Note the match - we're pulling out a mutable reference to the box, if the Option is Some, and applying the insert method. Otherwise, we need to create a new Node for the left side and so forth. Box is a smart pointer; note that no 'unboxing' was needed to call Node methods on it!

And here's the output tree:

root Node {
    payload: "root",
    left: Some(
        Node {
            payload: "one",
            left: Some(
                Node {
                    payload: "four",
                    left: None,
                    right: None
                }
            ),
            right: None
        }
    ),
    right: Some(
        Node {
            payload: "two",
            left: None,
            right: None
        }
    )
}

The strings that are 'less' than other strings get put down the left side, otherwise the right side.

Time for a visit. This is in-order traversal - we visit the left, do something on the node, and then visit the right.

# #![allow(unused_variables)]
# 
#fn main() {
    fn visit(&self) {
        if let Some(ref left) = self.left {
            left.visit();
        }
        println!("'{}'", self.payload);
        if let Some(ref right) = self.right {
            right.visit();
        }
    }
    ...
    ...
    root.visit();
    // 'four'
    // 'one'
    // 'root'
    // 'two'

#}

So we're visiting the strings in order! Please note the reappearance of ref - if let uses exactly the same rules as match.

Generic Structs

Consider the previous example of a binary tree. It would be seriously irritating to have to rewrite it for all possible kinds of payload. So here's our generic Node with its type parameter T.

# #![allow(unused_variables)]
# 
#fn main() {
type NodeBox<T> = Option<Box<Node<T>>>;

#[derive(Debug)]
struct Node<T> {
    payload: T,
    left: NodeBox<T>,
    right: NodeBox<T>
}

#}

The implementation shows the difference between the languages. The fundamental operation on the payload is comparison, so T must be comparable with <, i.e. implements PartialOrd.
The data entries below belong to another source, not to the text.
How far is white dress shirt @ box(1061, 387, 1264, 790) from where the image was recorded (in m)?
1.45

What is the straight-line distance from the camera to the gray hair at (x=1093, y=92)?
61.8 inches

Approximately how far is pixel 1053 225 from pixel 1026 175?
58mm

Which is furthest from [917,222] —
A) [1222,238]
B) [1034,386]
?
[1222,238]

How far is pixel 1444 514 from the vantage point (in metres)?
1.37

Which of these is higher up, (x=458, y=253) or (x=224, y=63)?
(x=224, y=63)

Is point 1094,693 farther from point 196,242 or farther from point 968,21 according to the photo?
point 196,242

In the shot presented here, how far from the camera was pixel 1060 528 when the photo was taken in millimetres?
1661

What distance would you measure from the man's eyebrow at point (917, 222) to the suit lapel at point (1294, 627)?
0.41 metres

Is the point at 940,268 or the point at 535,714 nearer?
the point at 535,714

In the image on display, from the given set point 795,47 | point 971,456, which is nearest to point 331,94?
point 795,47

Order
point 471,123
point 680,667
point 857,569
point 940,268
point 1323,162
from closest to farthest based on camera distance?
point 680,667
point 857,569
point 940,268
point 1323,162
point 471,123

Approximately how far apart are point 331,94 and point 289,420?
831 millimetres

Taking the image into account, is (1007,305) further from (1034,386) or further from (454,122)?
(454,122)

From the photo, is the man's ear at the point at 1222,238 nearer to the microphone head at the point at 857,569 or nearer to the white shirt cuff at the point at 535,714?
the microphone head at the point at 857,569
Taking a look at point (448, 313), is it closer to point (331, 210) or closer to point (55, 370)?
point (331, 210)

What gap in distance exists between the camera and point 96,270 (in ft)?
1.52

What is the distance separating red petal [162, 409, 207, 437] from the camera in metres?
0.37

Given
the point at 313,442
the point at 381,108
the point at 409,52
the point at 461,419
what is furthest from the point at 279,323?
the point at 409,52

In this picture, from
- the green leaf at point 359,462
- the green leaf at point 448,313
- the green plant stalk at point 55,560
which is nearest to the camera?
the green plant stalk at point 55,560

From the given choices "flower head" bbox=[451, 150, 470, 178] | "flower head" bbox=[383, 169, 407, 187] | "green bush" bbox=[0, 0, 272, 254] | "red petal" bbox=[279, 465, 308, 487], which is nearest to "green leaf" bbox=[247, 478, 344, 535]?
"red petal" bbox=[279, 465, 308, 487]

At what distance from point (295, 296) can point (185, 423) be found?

The type parameter must be declared in the impl block with its constraints:

impl <T: PartialOrd> Node<T> {
    fn new(s: T) -> Node<T> {
        Node{payload: s, left: None, right: None}
    }

    fn boxer(node: Node<T>) -> NodeBox<T> {
        Some(Box::new(node))
    }

    fn set_left(&mut self, node: Node<T>) {
        self.left = Self::boxer(node);
    }

    fn set_right(&mut self, node: Node<T>) {
        self.right = Self::boxer(node);
    }

    fn insert(&mut self, data: T) {
        if data < self.payload {
            match self.left {
                Some(ref mut n) => n.insert(data),
                None => self.set_left(Self::new(data)),
            }
        } else {
            match self.right {
                Some(ref mut n) => n.insert(data),
                None => self.set_right(Self::new(data)),
            }
        }
    }
}


fn main() {
    let mut root = Node::new("root".to_string());
    root.insert("one".to_string());
    root.insert("two".to_string());
    root.insert("four".to_string());

    println!("root {:#?}", root);
}

So generic structs need their type parameter(s) specified in angle brackets, like C++. Rust is usually smart enough to work out that type parameter from context - it knows it has a Node<T>, and knows that its insert method is passed T. The first call of insert nails down T to be String. If any further calls are inconsistent it will complain.

But you do need to constrain that type appropriately!